• [Document passage]:
*** Block opens ***

Yes. More precisely, the average kinetic energy of molecules in a small increment of height from ##h## to ##h + dh## is the total kinetic energy of molecules in that small volume, divided by the number of molecules in the volume. If we take the limit as ##dh \rightarrow 0##, we have ##k T = K / n## where ##T## is the temperature (average kinetic energy), ##K## is the kinetic energy density, ##n## is the number density of molecules, and ##k## is Boltzmann's constant (which is there only to allow ##T## to have conventional units of degrees Kelvin instead of energy units).

Now, let's suppose the kinetic energy density ##K## varies with height according to your assumption--i.e., that it varies the same way the kinetic energy of a free particle does. That is just the negative of the variation in potential energy with height, i.e., for a single free particle it is ##dK / dh = - m g##, where ##m## is the mass of the particle. Here, though, we want the variation in kinetic energy density of a gas of particles, which is just ##dK / dh = - n m g##. Furthermore, the number density ##n## is just ##\rho / m##, where ##\rho## is the mass density. So we have ##dK / dh = - \rho g##.

Now, if we observe that ##K = k n T##, we can write:

$$
\frac{dK}{dh} = k \left( T \frac{dn}{dh} + n \frac{dT}{dh} \right) = - \rho g
$$

which is actually just a rewrite of the hydrostatic equilibrium equation, as we can see by observing that the gas constant ##R = k / m##, so the number density ##n## is equal to ##\rho R / k##. This let's us rewrite the above (rearranging some factors) as:

$$
\frac{dK}{dh} = RT \frac{d \rho}{dh} + R \rho \frac{dT}{dh} = - \rho g
$$

where the middle expression is obviously just ##d / dh \left( \rho R T \right)##, as we would expect by using the ideal gas equation to eliminate the pressure ##P## in the hydrostatic equilibrium equation.

*** Block closes ***

• [Source material]:
*** Block opens ***

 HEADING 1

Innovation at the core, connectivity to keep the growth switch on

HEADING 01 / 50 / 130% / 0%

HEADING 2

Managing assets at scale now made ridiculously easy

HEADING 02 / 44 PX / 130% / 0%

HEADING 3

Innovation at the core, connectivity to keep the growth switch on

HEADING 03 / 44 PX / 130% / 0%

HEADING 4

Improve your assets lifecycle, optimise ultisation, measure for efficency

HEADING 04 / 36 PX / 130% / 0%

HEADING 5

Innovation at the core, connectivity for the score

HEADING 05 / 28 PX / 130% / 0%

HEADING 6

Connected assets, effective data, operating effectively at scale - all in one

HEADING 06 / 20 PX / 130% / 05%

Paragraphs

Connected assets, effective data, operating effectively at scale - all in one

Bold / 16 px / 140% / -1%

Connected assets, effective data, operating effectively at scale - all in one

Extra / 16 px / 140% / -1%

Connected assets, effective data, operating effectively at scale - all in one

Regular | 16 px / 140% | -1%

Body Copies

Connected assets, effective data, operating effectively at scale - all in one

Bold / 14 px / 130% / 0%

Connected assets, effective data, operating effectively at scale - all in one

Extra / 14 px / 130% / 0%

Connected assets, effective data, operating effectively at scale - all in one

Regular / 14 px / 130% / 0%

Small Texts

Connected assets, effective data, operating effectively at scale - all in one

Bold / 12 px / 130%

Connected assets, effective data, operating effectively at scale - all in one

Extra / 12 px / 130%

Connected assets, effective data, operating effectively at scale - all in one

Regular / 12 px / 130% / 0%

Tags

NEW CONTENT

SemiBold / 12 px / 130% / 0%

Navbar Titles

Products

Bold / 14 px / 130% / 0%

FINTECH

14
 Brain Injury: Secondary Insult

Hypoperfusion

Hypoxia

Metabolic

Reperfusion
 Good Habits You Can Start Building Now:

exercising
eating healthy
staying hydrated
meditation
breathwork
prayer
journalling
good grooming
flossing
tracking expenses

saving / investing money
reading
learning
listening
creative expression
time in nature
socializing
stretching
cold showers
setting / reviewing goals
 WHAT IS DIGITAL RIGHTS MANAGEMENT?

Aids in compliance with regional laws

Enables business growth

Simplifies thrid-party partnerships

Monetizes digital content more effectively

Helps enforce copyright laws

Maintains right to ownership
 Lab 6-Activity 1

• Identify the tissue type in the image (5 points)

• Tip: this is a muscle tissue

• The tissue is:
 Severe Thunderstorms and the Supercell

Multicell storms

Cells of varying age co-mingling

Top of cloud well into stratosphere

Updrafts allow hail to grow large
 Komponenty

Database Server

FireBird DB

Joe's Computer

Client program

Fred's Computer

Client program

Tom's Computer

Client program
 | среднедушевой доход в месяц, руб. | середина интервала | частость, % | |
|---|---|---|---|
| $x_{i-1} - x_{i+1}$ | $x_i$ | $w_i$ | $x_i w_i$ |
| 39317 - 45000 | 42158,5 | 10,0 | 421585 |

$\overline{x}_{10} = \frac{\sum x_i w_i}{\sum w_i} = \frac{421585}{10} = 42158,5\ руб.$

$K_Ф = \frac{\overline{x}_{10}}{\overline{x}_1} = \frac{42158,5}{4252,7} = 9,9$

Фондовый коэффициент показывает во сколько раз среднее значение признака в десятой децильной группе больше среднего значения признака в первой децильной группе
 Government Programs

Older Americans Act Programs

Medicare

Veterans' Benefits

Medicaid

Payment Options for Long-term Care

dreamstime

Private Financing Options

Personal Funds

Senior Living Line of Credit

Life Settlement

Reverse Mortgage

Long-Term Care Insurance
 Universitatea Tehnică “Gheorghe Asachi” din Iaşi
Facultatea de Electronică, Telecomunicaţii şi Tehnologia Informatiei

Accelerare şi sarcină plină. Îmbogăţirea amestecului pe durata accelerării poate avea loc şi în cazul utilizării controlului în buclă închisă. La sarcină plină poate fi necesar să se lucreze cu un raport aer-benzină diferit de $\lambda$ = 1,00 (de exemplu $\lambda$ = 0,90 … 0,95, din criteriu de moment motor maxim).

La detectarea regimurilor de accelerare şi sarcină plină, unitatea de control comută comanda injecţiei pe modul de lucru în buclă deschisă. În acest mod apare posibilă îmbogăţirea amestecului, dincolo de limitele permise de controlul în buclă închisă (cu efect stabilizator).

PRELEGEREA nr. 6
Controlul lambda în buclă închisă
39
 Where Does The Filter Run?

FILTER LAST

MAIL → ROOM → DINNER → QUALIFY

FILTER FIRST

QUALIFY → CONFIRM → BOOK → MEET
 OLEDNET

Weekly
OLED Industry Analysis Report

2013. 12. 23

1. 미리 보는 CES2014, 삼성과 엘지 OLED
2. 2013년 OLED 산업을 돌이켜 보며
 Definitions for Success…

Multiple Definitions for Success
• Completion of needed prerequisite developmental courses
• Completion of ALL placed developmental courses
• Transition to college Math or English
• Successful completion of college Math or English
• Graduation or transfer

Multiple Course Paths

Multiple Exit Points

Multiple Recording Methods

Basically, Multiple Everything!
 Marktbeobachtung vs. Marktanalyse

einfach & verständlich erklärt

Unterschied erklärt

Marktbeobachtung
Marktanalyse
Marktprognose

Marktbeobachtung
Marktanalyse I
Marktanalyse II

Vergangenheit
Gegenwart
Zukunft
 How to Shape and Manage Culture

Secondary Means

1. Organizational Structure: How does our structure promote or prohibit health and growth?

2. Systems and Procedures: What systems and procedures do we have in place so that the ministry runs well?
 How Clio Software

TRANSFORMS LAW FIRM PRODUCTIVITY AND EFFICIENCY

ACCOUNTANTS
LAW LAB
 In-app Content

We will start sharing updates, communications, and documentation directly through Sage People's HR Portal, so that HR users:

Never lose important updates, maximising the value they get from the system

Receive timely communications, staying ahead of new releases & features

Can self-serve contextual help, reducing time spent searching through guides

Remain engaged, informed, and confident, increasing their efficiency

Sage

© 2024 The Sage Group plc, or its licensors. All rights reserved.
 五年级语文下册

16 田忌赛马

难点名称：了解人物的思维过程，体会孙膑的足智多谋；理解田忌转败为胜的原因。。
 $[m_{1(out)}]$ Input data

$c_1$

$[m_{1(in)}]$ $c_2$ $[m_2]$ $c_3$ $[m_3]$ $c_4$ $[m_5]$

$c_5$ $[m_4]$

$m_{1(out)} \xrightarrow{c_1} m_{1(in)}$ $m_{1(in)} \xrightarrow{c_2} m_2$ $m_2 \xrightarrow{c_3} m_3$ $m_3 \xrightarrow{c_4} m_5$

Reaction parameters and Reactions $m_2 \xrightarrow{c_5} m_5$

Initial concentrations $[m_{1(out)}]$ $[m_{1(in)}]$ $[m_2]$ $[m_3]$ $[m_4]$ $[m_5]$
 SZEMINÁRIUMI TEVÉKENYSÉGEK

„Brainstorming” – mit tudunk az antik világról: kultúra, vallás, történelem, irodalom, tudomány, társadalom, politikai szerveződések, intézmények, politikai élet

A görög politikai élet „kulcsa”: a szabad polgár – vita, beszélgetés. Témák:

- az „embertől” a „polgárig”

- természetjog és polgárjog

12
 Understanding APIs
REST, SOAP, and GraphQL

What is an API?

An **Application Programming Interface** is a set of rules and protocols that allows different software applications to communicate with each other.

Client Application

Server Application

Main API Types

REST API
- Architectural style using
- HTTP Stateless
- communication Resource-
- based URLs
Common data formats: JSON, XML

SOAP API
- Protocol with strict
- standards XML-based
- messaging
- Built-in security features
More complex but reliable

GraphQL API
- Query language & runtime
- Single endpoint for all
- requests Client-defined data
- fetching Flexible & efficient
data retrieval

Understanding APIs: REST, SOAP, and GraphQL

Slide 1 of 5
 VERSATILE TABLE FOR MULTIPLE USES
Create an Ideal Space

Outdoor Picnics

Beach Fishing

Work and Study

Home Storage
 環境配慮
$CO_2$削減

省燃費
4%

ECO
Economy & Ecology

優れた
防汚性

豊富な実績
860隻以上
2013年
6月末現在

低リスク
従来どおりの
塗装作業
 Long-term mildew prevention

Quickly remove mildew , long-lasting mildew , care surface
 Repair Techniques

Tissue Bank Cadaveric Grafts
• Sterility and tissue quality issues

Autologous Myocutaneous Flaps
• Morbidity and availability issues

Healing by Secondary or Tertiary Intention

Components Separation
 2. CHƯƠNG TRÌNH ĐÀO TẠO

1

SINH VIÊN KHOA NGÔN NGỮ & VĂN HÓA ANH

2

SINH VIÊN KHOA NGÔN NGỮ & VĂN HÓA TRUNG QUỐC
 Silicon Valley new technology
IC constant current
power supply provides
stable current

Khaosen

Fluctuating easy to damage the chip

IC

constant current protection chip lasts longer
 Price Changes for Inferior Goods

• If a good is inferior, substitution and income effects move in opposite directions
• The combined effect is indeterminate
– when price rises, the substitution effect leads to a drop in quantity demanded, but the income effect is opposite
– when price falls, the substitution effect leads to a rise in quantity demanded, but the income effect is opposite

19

*** Block closes ***

• [What is needed]: In the passage on kinetic energy density in a gas, why does Boltzmann's constant appear in the relation kT = K/n?

• [Exercise answer]: It lets the temperature T have conventional units of degrees Kelvin instead of energy units.